■ ABOUT THIS EXERCISE:
Among the entries that follow, locate the line with "HP Officejet Pro 7720 Wide Format MFP Y0S18A" and the line with "The Victor |". Output those lines and all lines in between, exactly, minus the pictures.

■ EXERCISE DATA:
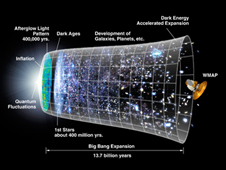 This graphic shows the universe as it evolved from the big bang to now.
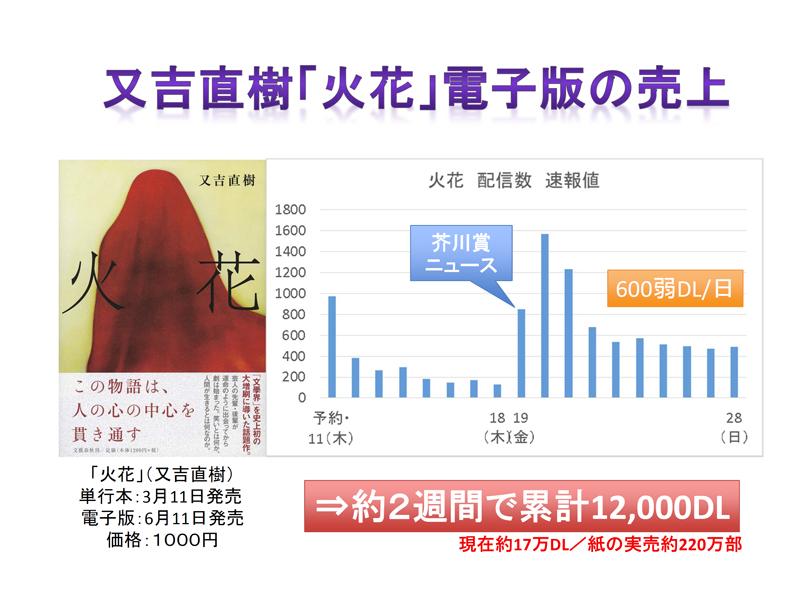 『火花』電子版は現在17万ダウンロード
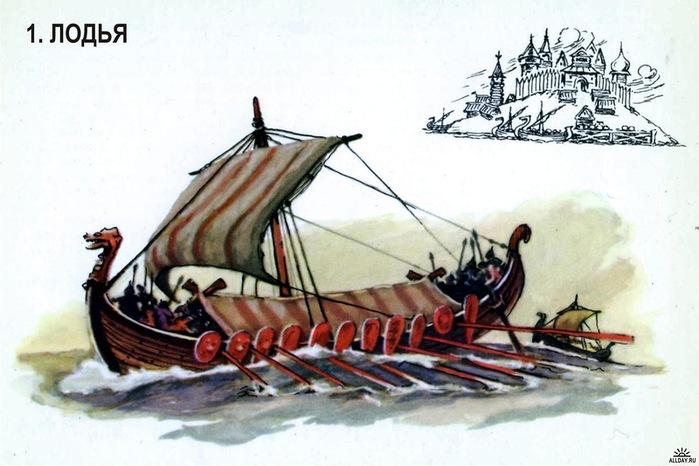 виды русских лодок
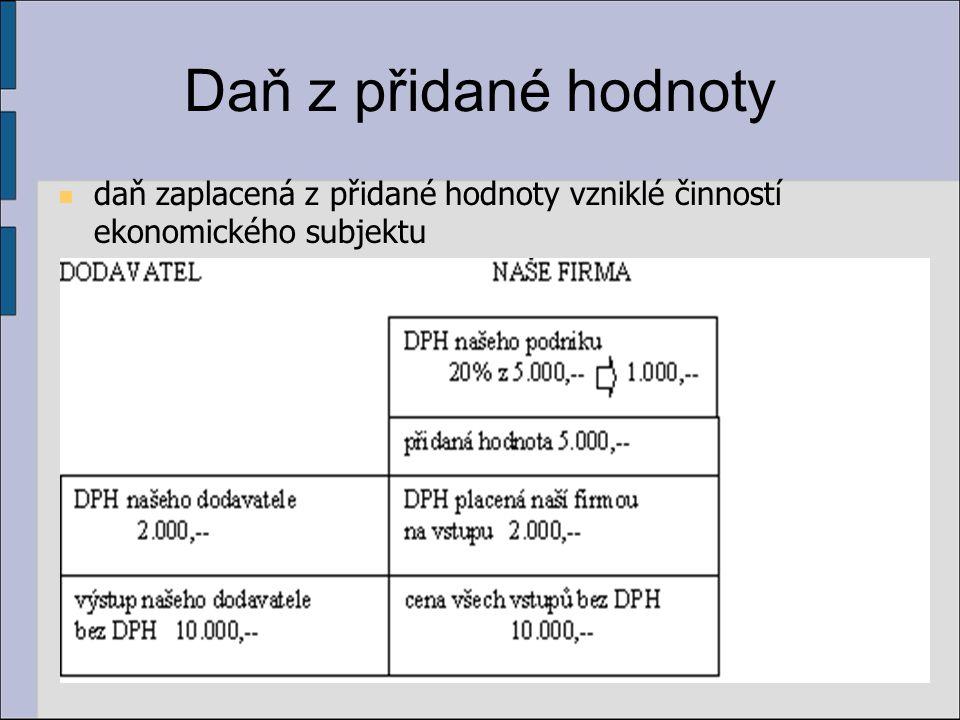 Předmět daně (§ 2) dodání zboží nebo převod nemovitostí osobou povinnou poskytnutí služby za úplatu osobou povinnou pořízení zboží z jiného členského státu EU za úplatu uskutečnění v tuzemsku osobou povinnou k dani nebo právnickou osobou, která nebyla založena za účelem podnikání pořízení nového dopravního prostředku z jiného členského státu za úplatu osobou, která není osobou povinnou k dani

--

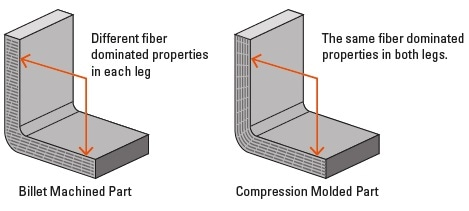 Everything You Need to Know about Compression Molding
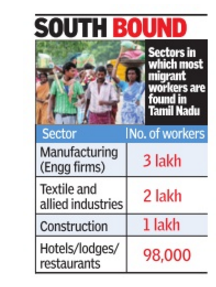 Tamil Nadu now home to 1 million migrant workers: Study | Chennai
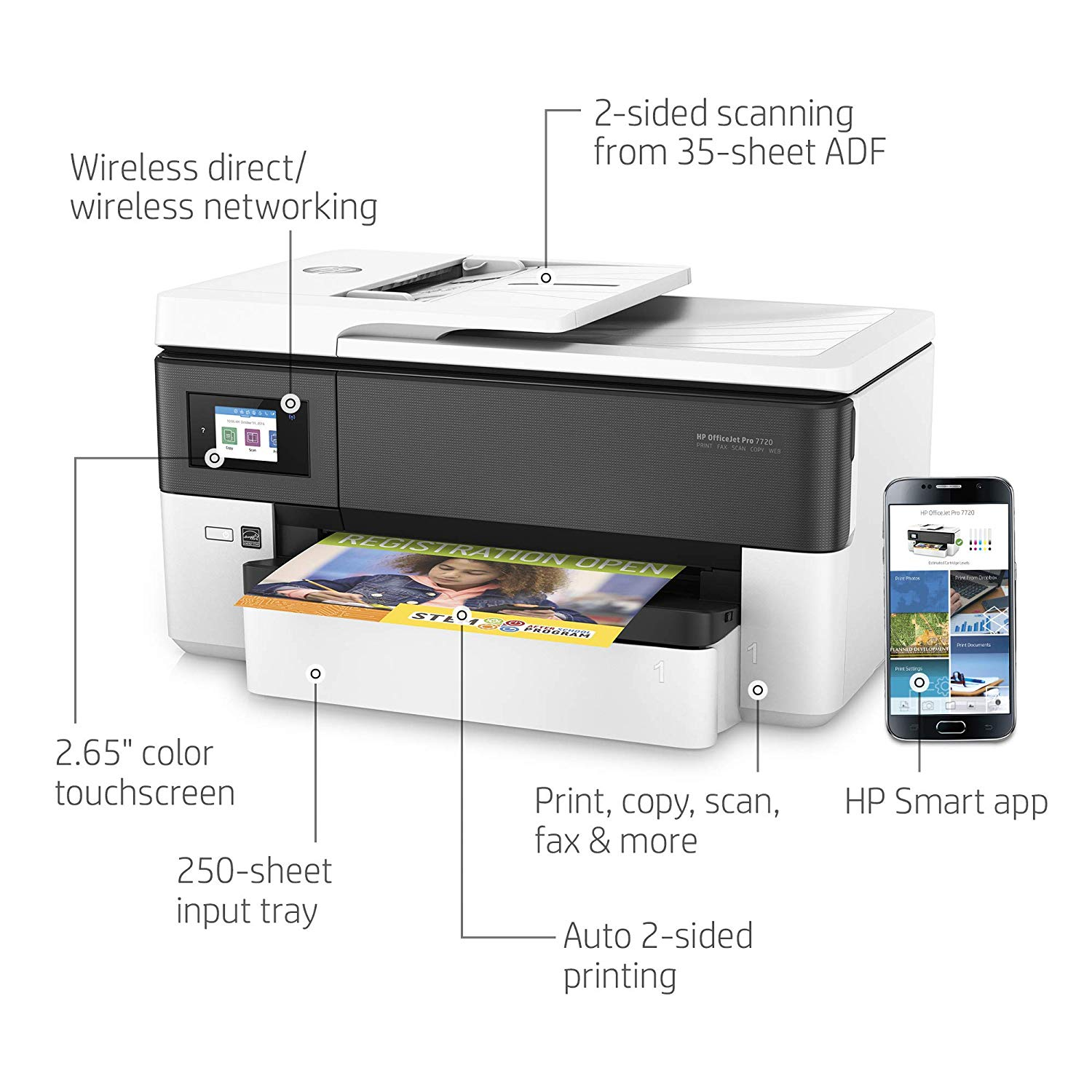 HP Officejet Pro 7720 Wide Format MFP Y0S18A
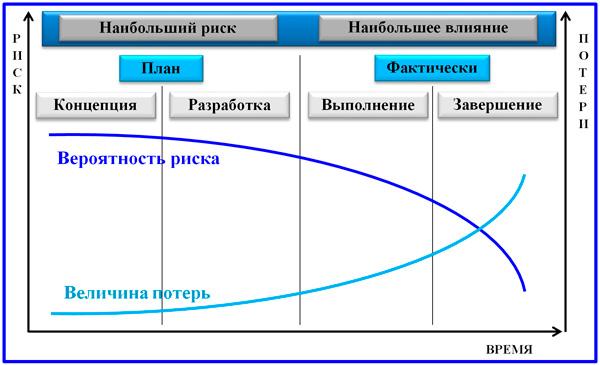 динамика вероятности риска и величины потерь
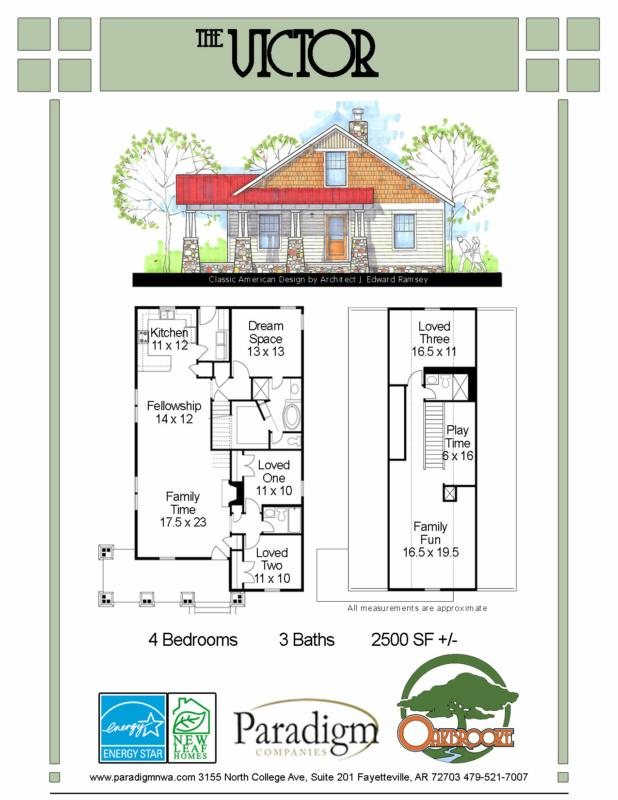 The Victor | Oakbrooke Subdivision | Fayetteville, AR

■ YOUR SOLUTION:
 HP Officejet Pro 7720 Wide Format MFP Y0S18A
 динамика вероятности риска и величины потерь
 The Victor | Oakbrooke Subdivision | Fayetteville, AR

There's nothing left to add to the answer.